The annual list of TIME magazine’s 100 most influential people includes some obvious choices — Barack Obama, Mitt Romney, the entertainment world’s flavors of the month — and some truly dreadful ones — Iran’s supreme leader — but some of the choices are worthy of note.

One is Salman Khan, who has helped challenge longstanding ideas about the best ways to educate kids:

Like a lot of great innovators, Salman Khan didn’t set out to change the world. He was just trying to help his teenage cousin with her algebra from across the country. But from a closet turned office in his Silicon Valley apartment, Sal, 35, has produced an amazing library of online lectures on math, science and a host of other subjects. In the process, he has turned the classroom — and the world of education — on its head.

The aspiration of khanacademy.org is to give every kid a chance at a free, world-class education. The site has over 3,000 short lessons that allow kids to learn at their own pace. Practice exercises send students back to the pertinent video when they’re having trouble.

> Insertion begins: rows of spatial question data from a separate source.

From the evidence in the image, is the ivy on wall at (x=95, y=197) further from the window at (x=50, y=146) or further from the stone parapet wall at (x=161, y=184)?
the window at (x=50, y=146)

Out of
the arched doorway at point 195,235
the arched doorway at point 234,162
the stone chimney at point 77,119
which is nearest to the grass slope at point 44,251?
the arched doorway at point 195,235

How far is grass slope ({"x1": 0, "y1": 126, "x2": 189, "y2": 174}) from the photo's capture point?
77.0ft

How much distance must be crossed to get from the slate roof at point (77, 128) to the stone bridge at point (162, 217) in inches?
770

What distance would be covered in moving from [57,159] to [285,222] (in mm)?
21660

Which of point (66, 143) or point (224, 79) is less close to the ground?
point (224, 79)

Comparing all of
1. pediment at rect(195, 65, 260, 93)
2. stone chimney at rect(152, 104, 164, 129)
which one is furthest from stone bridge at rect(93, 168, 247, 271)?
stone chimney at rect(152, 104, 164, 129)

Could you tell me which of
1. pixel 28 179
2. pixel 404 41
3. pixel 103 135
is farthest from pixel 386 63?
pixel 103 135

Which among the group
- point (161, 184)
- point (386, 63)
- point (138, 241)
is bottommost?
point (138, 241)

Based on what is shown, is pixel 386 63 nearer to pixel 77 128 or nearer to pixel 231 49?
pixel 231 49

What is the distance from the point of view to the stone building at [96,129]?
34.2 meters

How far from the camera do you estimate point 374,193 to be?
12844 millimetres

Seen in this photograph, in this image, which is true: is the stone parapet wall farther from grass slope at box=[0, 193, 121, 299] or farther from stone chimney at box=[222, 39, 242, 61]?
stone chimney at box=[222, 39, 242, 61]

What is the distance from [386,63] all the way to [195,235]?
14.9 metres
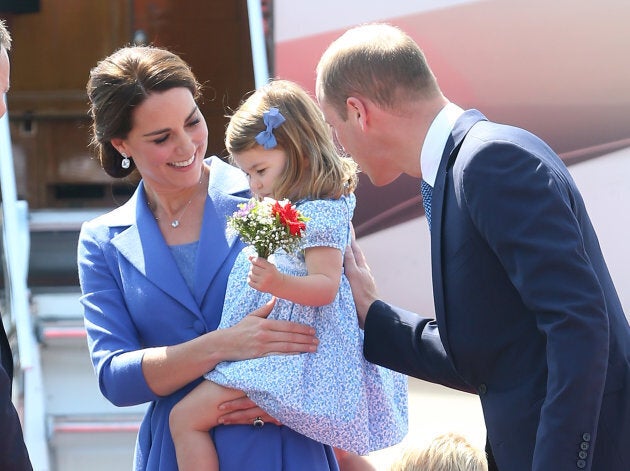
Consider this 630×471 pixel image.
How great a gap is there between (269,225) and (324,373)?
38 centimetres

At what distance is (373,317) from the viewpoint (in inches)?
96.0

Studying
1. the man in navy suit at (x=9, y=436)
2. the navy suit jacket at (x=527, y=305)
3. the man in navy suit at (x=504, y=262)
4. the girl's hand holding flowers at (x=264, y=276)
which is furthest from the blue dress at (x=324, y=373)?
the man in navy suit at (x=9, y=436)

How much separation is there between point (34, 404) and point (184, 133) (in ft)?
8.04

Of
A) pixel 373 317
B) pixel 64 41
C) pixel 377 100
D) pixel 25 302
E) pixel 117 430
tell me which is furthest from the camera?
pixel 64 41

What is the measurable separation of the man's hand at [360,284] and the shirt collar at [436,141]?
0.54 metres

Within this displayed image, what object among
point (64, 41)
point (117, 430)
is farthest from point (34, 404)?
point (64, 41)

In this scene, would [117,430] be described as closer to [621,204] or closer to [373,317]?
[373,317]

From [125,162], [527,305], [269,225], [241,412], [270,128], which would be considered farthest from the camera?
[125,162]

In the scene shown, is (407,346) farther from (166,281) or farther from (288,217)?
(166,281)

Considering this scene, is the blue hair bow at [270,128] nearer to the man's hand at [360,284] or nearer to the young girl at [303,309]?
the young girl at [303,309]

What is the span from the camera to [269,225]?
2.28 metres

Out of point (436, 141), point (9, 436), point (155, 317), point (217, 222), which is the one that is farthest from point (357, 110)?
point (9, 436)

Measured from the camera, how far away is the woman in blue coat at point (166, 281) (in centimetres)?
240

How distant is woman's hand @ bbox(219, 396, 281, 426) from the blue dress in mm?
31
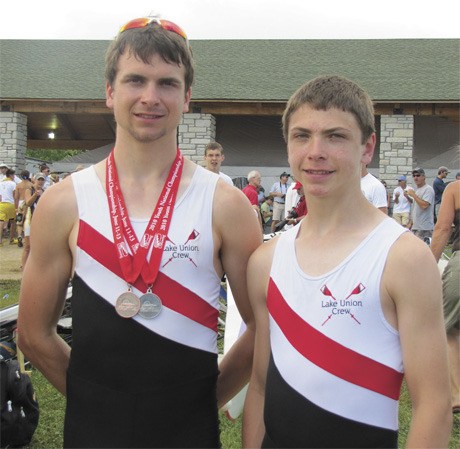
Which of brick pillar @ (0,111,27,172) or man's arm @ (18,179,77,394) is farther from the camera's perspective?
brick pillar @ (0,111,27,172)

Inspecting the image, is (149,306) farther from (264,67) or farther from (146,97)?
(264,67)

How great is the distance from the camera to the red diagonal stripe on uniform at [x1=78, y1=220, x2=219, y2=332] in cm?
210

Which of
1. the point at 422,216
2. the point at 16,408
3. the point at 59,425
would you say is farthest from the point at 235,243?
the point at 422,216

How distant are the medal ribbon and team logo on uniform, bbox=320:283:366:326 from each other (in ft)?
1.89

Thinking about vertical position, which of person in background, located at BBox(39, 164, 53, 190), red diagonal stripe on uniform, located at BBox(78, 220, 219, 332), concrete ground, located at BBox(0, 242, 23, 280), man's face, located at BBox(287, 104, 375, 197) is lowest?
red diagonal stripe on uniform, located at BBox(78, 220, 219, 332)

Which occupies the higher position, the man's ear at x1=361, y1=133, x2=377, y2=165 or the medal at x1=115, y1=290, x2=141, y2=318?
the man's ear at x1=361, y1=133, x2=377, y2=165

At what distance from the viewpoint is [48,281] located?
2.26 meters

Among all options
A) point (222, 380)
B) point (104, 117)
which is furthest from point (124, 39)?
point (104, 117)

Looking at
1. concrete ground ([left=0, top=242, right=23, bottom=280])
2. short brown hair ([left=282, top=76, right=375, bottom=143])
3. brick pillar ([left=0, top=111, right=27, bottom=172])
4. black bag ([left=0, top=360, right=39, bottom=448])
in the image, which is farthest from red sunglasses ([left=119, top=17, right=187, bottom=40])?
brick pillar ([left=0, top=111, right=27, bottom=172])

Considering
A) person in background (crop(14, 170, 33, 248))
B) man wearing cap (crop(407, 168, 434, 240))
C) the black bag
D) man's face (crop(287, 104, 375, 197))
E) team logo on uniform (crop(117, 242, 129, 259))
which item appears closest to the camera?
man's face (crop(287, 104, 375, 197))

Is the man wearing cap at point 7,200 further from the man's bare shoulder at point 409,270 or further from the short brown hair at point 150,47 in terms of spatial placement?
the man's bare shoulder at point 409,270

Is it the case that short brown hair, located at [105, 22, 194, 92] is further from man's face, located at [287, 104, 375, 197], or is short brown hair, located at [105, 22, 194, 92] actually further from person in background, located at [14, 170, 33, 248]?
person in background, located at [14, 170, 33, 248]

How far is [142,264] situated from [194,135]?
1676 centimetres

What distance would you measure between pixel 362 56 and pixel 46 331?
2228 cm
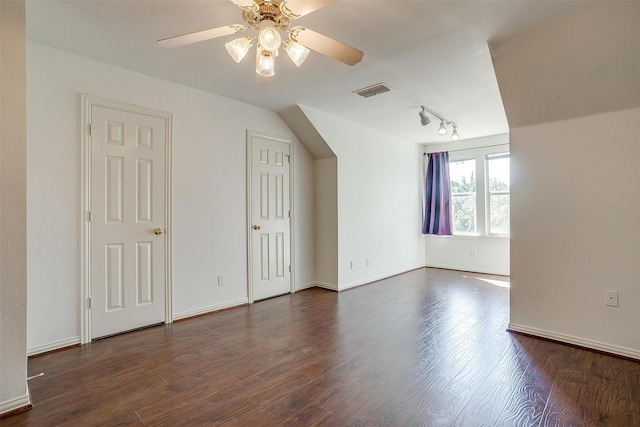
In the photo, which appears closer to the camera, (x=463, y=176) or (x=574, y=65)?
(x=574, y=65)

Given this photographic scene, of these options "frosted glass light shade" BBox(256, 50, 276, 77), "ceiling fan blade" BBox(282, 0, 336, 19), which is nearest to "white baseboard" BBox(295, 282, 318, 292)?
"frosted glass light shade" BBox(256, 50, 276, 77)

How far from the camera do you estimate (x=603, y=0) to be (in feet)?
6.43

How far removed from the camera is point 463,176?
5.97m

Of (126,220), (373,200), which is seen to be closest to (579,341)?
(373,200)

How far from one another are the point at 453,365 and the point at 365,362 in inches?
25.4

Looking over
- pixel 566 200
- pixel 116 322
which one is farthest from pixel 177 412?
pixel 566 200

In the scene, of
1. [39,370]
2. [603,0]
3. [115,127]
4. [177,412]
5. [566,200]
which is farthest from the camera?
[115,127]

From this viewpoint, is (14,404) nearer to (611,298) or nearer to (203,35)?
(203,35)

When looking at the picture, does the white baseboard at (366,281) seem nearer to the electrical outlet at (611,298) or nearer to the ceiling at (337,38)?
the ceiling at (337,38)

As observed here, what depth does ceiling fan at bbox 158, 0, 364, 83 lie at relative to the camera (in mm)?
1577

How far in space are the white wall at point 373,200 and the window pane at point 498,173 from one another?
130 centimetres

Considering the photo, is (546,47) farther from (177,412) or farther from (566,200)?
(177,412)

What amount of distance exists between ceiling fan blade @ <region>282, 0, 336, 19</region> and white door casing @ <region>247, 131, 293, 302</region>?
7.96 feet

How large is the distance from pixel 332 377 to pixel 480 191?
4797 mm
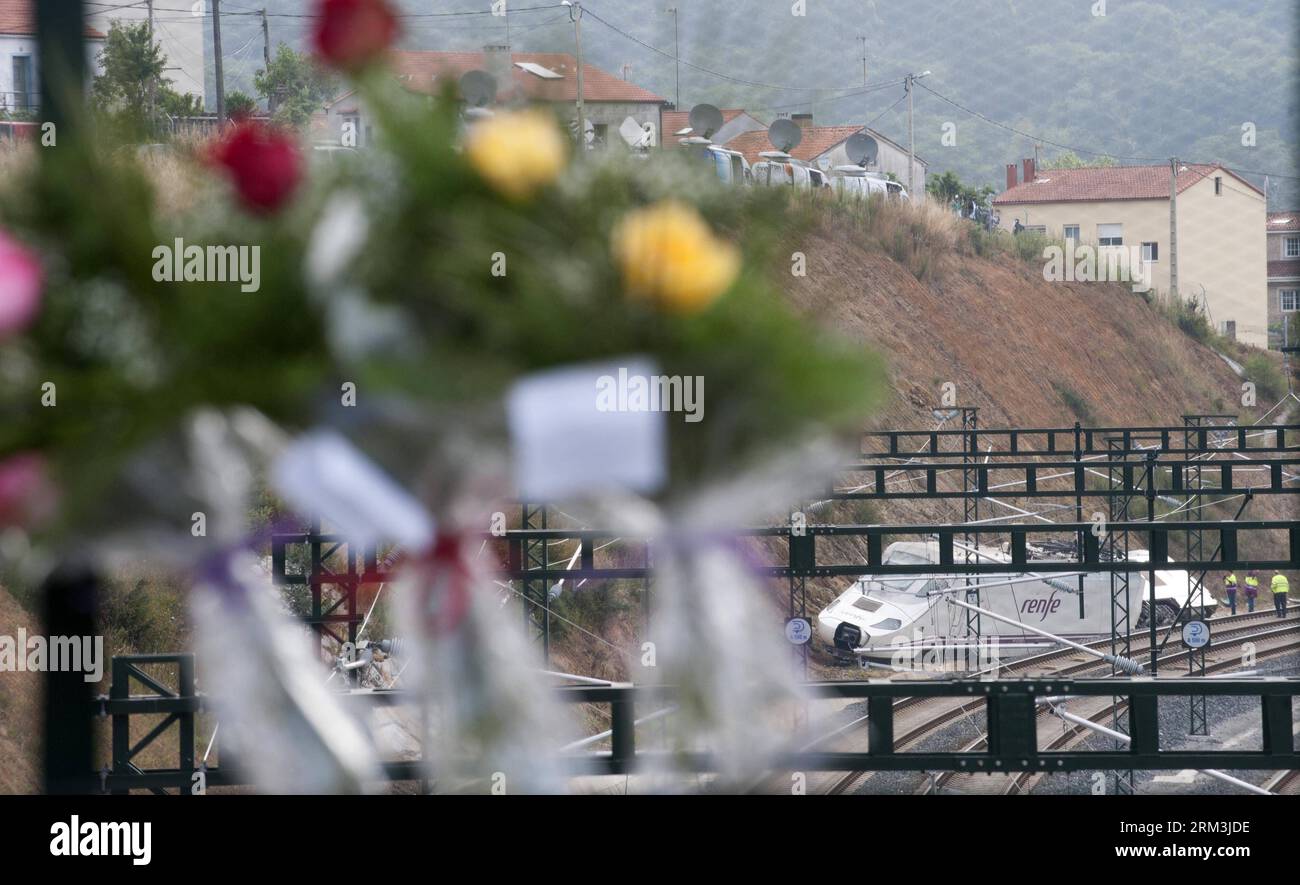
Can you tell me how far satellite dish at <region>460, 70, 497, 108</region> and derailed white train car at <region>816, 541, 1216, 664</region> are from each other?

Another is Catholic Archbishop Timothy Dolan, who helped spread the word about the Obama administration’s health care regulation overreach.

[I]n 2012, this priest with a mien dating back half a century did something few other American Roman Catholic leaders have managed in recent times: he put himself and his church back in the center of the national political conversation, a public square long dominated by Protestant evangelicals.

In leading the opposition to a proposed Obama Administration rule that would have required Catholic organizations like hospitals to pay for contraceptive services for female employees, Dolan successfully argued that such a policy violated the nation’s principles of religious liberty.